Evening soothes what noon’s blistered hours bleach
Lily-white. Caravans of cool winds crest
Isaac’s soul as love’s slower hooves approach
Like anticipation’s growing susurrus –
Yielding God in lily-veiled hosannas.

Tuesday, September 7, 2010

Leucothoe and Larch

ille ferox inmansuetusque precantem
tendentemque manus ad lumina Solis.... - Ovid, Metamorphoses IV.237-238

An exceedingly comely maid, and a most beautiful virgin,
and not known to man: and she went down to spring

and filled her pitcher and was coming back. - Gen. 24:16

Leucothoe, your sunny death is life
Espoused beneath a fragrant, lyric sky.
Ubiquitous yet bashful as your grief,
Clustered like tears, your blossoms modestly
Open, little by little drawing life,
Taken from heaven’s rain-swollen sky.
Happiness stems from the same green as grief,
Obliging doghobble to modesty
Even as it carpets summer with mountain
Larch – ruling forests with Homeric simile.
A promise green or dry, the larch archly
Recalls the servant come back to Haran
Chasing down a virgin whose water jars
Hold an eternity of sand and stars.

Thursday, September 2, 2010

King Cup and Knautia


I am a stranger and a sojourner among you;
give me the right of a buryingplace with you,
that I may bury my wife.

Kingcup quaffs its draughts of sun and rain
In cordial measures. Left flush, it fulfills,
Nodding off until time became Britain,
Gilding swamp and marsh with burgeoning grails.
Caltha palustris enthrones April’s weeds
Until - as Isaac usurped Ishmael’s.
Pregnant deeds - it lops and drops its deadheads.

Knautia, your crimson makes memorial
Nothing so lush as marigold’s marsh. Your grave
Abounds in arid soil with roots that run
Under dusty feet – even as Sarah
Tracked her rest among the Hittites, in foreign
Interment – awaiting faith to come alive
Again, reborn among a foreign flora.

Wednesday, September 1, 2010

September: "Angeload"

September blow soft till the fruit’s in the loft. -16th Century Proverb

Angeload, this poem is about you, but is not for you

Because the blush is on the apple, sugar’s rush to cover
Itself with the belabored wane of summer’s fullness;
And fox broom and goldenrod have come to no good
By savaged month’s end as forests blush deeply
At what summer has done to itself in the end:
Trees fill their spatula shapes with sapphires
And colors of the flame - smoky pumpkin and fazed lemon.
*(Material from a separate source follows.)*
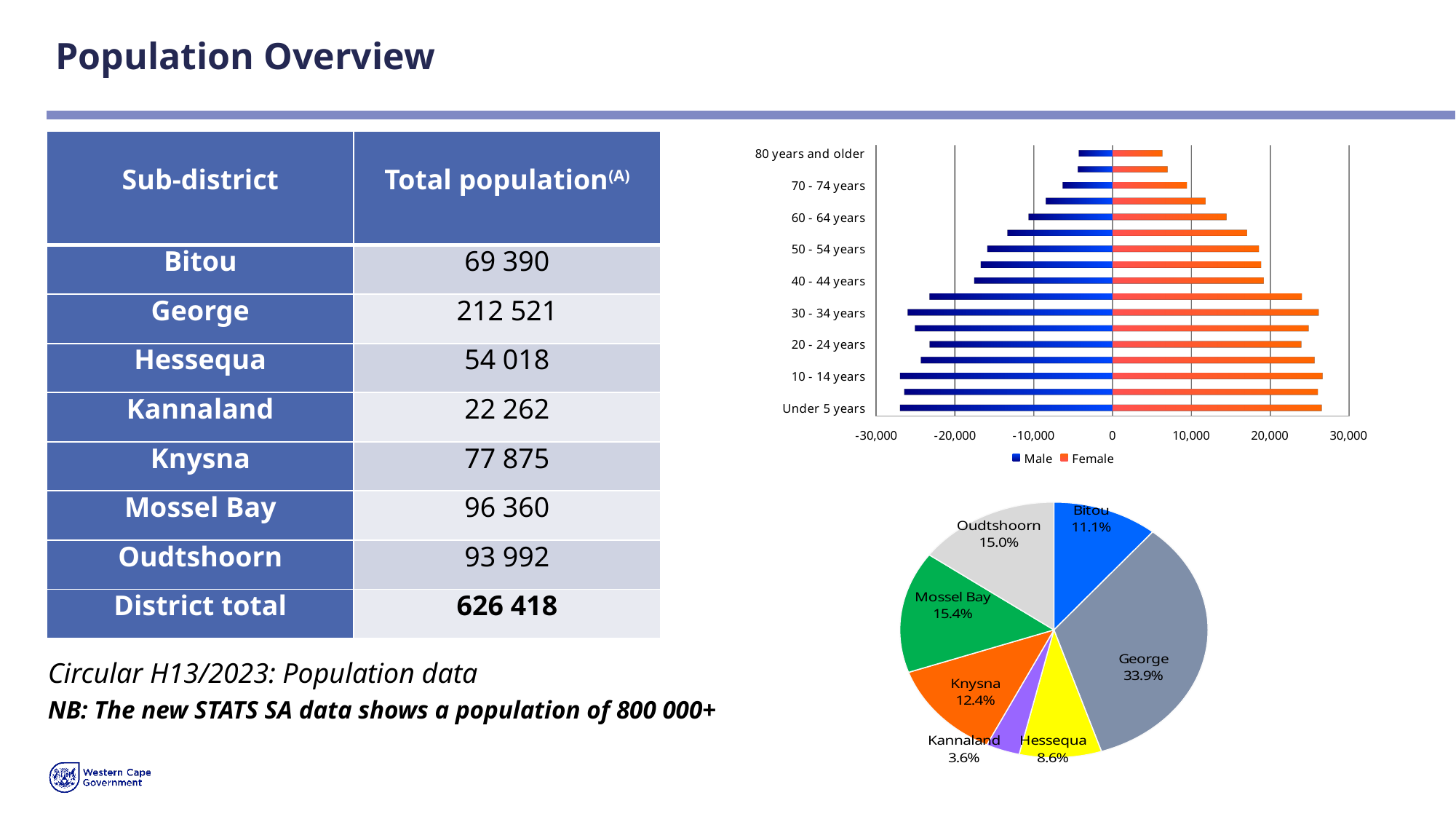
How many series does the legend of the age-group chart list? 2 In the pie chart, what share does Kannaland have? 3.6% In the pie chart, which has the larger share, Mossel Bay or Oudtshoorn? Mossel Bay In the age-group chart, is the Female value for 30 - 34 years greater or less than 20,000? greater In the pie chart, which sub-district has the smallest share? Kannaland What kind of chart is the chart at the bottom right of the slide? Pie chart In the pie chart, what share does George have? 33.9% How many slices does the pie chart have? 7 In the pie chart, what is the difference between the shares of George and Bitou? 22.8% In the pie chart, which sub-district has the largest share? George In the age-group chart, is the Female value for 80 years and older greater or less than 10,000? less What kind of chart is the chart at the top right of the slide showing age groups? Bar chart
But as steadfast as fir and spruce expose their spines,
Green wood’s last opposition unravels to the first of autumn,
It is a wandering time for all who can walk or think...
And fox-terrier and corgi terrorize the warrens, coming back
From Canuck Hill with fur matted in dew and blood while leaves
Hang in snags beneath the belly’s hem, an elegantly stained slip
Shred in some Dianic drama, backlit by moonlight.

The morning air in our room is super-cooled by last night --
A storm front's exorcism -- flushing us from warm beds
To dog-walks among orchard’s golden tents, last asylum
From time’s windy stead. And for instinctual reasons,
The inquisitive whiskers, the assured, anthracitic nose,
The bifurcated eyes, the mane of foxy merriment --
All these assumed the equinox without comment.

Lady, look, light catches your two shades in plain wicker. . .
And see, Jasper, your dog survived the shot-guns and damp duck-
Blinds, never really much of a huntress in the first place. . .
But one eye goes dark like late leaves, the other blue again
This year, for a cold day of atonement to come: high skies
Of cancerous cloud fever the laden land with bronchial rattle
Changing over summer’s someday to autumn’s from now on –

Yet without Angeload, for whom this poem is, but not about.